A multi-curve multi-section alignment structure for an orthokeratology lens and a method thereof are disclosed. The orthokeratology lens includes a base curve formed on a central part of an inner surface thereof, and a reverse curve outwardly formed outside the base curve, an alignment curve outwardly formed outside the reverse curve and configured to align to a cornea of an eyeball, and a peripheral curve outwardly formed outside the alignment curve. The cornea has an alignment region contacting the alignment curve, and the alignment region is divided into sections, and the alignment curve includes alignment sections formed correspondingly in position to the sections and matching curvatures of the sections of the alignment region, so that the orthokeratology lens can be stably aligned with the eyeball, and when a wearer's eyelid is closed, the orthokeratology lens cannot decenter easily.

Description

BACKGROUND OF THE INVENTION

1. Field of the Invention

The present invention relates to a multi-curve multi-section alignment structure for an orthokeratology lens and a method thereof, and more particularly to an orthokeratology lens formed with an alignment curve having alignment sections matching curvatures of a cornea, to make the orthokeratology lens stably align with an eyeball, so that the orthokeratology lens can not decenter easily to, and a base curve of the orthokeratology lens can indeed reshape the cornea of the eyeball.
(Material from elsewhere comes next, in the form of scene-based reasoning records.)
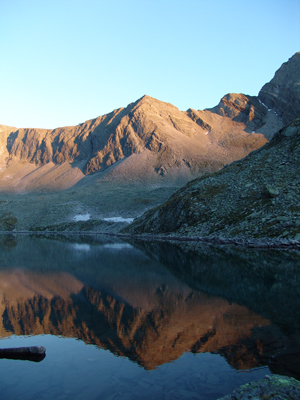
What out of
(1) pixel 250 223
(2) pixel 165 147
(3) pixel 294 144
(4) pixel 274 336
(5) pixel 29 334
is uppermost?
(2) pixel 165 147

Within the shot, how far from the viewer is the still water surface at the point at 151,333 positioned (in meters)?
7.77

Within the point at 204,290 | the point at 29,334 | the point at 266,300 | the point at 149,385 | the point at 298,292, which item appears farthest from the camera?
the point at 204,290

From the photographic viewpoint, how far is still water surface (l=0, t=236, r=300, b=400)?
777 centimetres

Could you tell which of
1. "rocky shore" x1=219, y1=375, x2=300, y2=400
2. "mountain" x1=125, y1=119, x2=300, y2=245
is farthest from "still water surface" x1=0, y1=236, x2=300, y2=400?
"mountain" x1=125, y1=119, x2=300, y2=245

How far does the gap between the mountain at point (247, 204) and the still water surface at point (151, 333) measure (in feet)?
63.4

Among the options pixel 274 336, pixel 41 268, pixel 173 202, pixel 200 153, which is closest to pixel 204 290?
pixel 274 336

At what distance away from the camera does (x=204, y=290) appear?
1719 cm

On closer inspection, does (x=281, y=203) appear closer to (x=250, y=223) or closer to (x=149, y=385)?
(x=250, y=223)

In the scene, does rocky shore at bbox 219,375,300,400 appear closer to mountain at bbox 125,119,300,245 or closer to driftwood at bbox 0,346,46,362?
driftwood at bbox 0,346,46,362

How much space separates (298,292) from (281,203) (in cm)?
2912

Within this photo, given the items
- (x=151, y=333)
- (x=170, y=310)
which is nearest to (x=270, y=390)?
(x=151, y=333)

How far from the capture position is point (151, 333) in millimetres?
10984

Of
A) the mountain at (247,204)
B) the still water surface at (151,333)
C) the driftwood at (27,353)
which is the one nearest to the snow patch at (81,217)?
the mountain at (247,204)

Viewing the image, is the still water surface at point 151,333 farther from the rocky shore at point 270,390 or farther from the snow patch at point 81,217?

2. Description of the Related Art

In recent years, with the development and innovation of various electronic products and electrical products, these products bring a lot of convenience to people in daily life and work. In particular, more and more electronic products cause widespread use in communications and Internet applications, so many people (such as office workers, students, middle-aged people, and elderly people) spend a lot of time and in the use of electronic products, and such people are usually called as phubbers. However, long-term use of electronic products causes many people's eyes vision loss or damage many people's eyes, and when this conditions are becoming more serious, myopia population is also rapidly increased.
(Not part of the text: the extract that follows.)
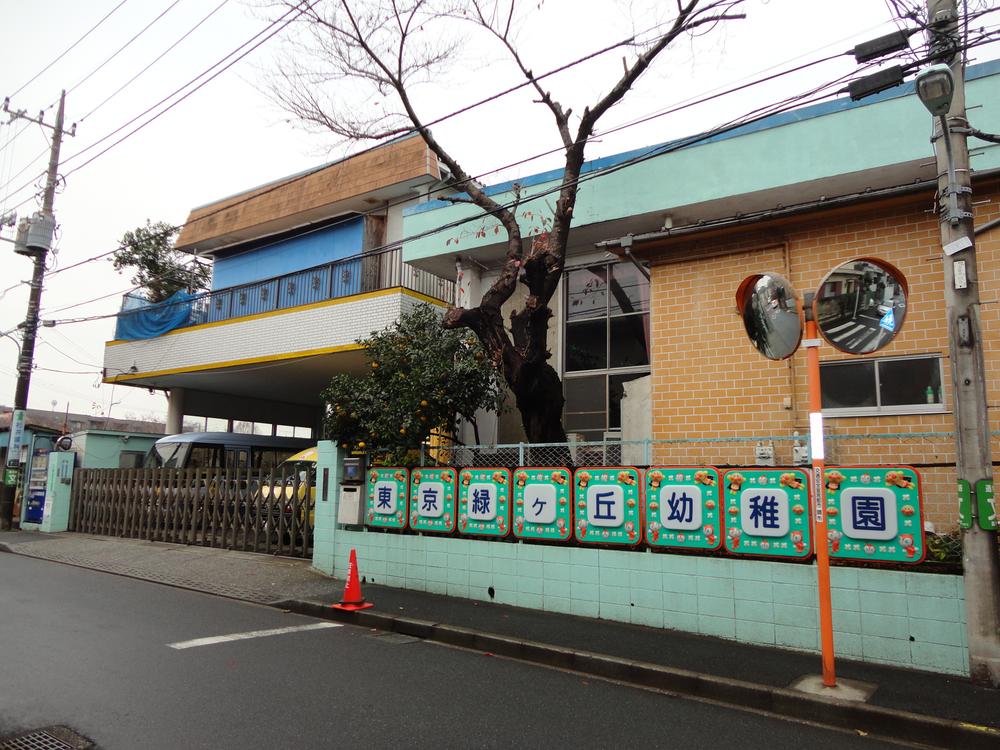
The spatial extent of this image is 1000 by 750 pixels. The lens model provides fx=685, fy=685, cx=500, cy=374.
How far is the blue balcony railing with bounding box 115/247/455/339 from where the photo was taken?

Furthermore, the reason why people have myopia is mismatch between the eye's refraction and axial length, for example, when the eye axis is too long or the corneal curvature is too steep, it causes the image focused at a point to fall in front of the retina, so the visual image blurs. Therefore, in order to correct myopia, it is necessary to reduce the eye's refraction; about 80% of the refraction occurs in the cornea, so reduction of refractive power of the cornea can correct myopia.
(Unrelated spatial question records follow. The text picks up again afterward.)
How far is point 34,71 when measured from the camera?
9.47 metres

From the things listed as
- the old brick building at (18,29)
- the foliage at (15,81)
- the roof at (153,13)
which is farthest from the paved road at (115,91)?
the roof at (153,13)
The existing methods to correct refractive error mainly include wearing glasses, wearing contact lens, corneal myopia surgery, or wearing orthokeratology lens. There are advantages and disadvantages of above different methods, and the orthokeratology lens will be especially described in following paragraphs. The orthokeratology lens is made of high oxygen rigid gas permeable material. When the orthokeratology lens is worn on an eyeball, a non-uniform layer of tear is sandwiched between the orthokeratology lens and an outer surface of cornea of the eyeball, and the tear can apply a positive pressure on the cornea to remodel epithelial cells; at the same time, when the wearer closes the eye wearing the orthokeratology lens, the cornea is applied a certain pressure by eyelid and the orthokeratology lens. Therefore, after the wearer wears the lens for a sufficient time, central curvature of the wearer's cornea can be gradually flattened and central epithelial layer of the wearer's cornea can be gradually thinned, so that the central portion of the cornea can be flattened and refractive power of the cornea can be reduced, thereby treating the wearer to correct myopia or even return to normal vision.

However, in general, the corneal surface of the eyeball is not a entire and smooth arc, so when being worn on the eyeball, the conventional orthokeratology lens can decenter easily, and the base curve, which is used to apply a slight pressure to the center of the cornea, of the conventional orthokeratology lens may not push on the cornea centrally, and it causes in failure of full myopia correction back to normal vision.

Therefore, how to solve the above-mentioned problems and inconveniences in conventional orthokeratology lens is a key issue in the industry.

SUMMARY OF THE INVENTION

In order to solve aforementioned conventional problems, the inventors develop a multi-curve multi-section alignment structure for an orthokeratology lens and a method thereof according to collected data, multiple tests and modifications, and years of experience in the industry.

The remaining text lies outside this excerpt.